The environment at IUK raised many challenges. There are two SCADA databases located on different continents and in different time zones, which needed to be ‘stitched’ together in chronological order for analysis. M.A.C. Solutions therefore had to consider the mode of operation. In normal operating mode, alarms from the Zeebrugge end of the pipe need to be counted against the Bacton operators, but when Zeebrugge operators are in control of that end of the pipe, the alarms need to be counted against them.
Then there is the flow direction to consider. Forward mode is from Bacton to Zeebrugge; reverse mode is Zeebrugge to Bacton. Alarms needed to be identifiable depending on this. The operators also wanted to be able to see, in isolation, alarms from each unit and to be able to compare one unit to another. For example, to compare alarm loads from Bacton compressors to the Zeebrugge compressors when in a certain operating mode. To achieve all this required some modifications to ProcessVue and to the SCADA system in terms of how it recorded the alarm data. The SCADA modifications where performed by the vendor with input from M.A.C. Solutions.
M.A.C. Solutions installed ProcessVue Collector software at both ends of the pipe. The collector has the function of sucking the data out of the local SCADA database. The existing wide area network VPN between the two sites was utilised to transmit the data from Zeebrugge to the ProcessVue Archiver software at Bacton. The Bacton collector does the same locally. The Collector looks for an ascending Record ID within the SCADA database to keep track of where it has read up to. During testing, M.A.C. discovered under certain circumstances this Record ID could be reset by the SCADA, which confused the Collector. Other behavioural issues with the SCADA were also discovered and so the Collector software had to be modified to handle each scenario.
========================================
- _Directions_:
(A) Name every mode of the pipeline that the text about the IUK alarm project mentions by name.
(B) Write a continuation of the text about the IUK alarm project, starting after its last sentence.
The listing comes from an unrelated source.

- _Dataset content_:
========================================
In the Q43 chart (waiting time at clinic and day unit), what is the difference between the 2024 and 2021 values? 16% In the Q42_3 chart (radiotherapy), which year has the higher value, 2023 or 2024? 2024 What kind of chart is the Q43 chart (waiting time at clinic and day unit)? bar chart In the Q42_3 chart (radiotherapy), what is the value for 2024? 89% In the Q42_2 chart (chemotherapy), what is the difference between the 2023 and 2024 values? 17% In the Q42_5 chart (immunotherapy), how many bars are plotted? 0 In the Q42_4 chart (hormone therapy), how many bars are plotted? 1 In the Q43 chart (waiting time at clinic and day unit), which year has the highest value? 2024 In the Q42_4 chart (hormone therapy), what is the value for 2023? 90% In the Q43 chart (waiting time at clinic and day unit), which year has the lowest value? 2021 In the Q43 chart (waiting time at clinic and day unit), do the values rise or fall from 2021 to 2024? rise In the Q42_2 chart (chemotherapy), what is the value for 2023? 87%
========================================
- _Numbered answers_:
(A) Normal operating mode, forward mode, and reverse mode.

(B)
The ProcessVue Archiver has the responsibility of receiving the cleaned data from both collectors and storing it into a local SQL database after parsing. Parsing is the act of separating each message into its individual components. For example, the mode of operation needed to be identified, flow mode, who was in control, which unit the alarm came from, etc. All of this is achieved with parsing. Each element is stored in a specific field within the ProcessVue database and is available to see using the ProcessVue Client.
M.A.C. Solutions configured the Client to show alarms from each Unit using ‘Windows’. Each Window of data shows the alarms from a particular Unit. Additional Windows were then created containing all the Alarms when Bacton are in control, and all alarms when Zeebrugge are in control. This allows IUK to perform accurate alarm analysis across different units and to get an accurate picture of the number of alarms operators have to deal with.
Rob Gibson, Instrument and Controls Engineer at IUK commented: “The team at M.A.C. Solutions has been both professional and helpful, providing good technical support throughout the project. We’ve worked alongside M.A.C. to produce not only a system that carries out all the necessary database analysis in the background, but also provides detailed reports that are easy to produce alongside a user friendly interface. We hope to continue working with M.A.C. Solutions in the future as we further improve our SCADA Alarm handling.”
IUK is just starting its journey down the alarm improvement process using ProcessVue Analyser to accurately identify alarm loads, floods, nuisance alarms, priority distributions, durations, time in alarm analysis – to name just a few reporting topics. IUK now has an alarm reporting tool that it can trust and use to support it during regulatory inspections, incident investigations, maintenance cycles and shift handovers.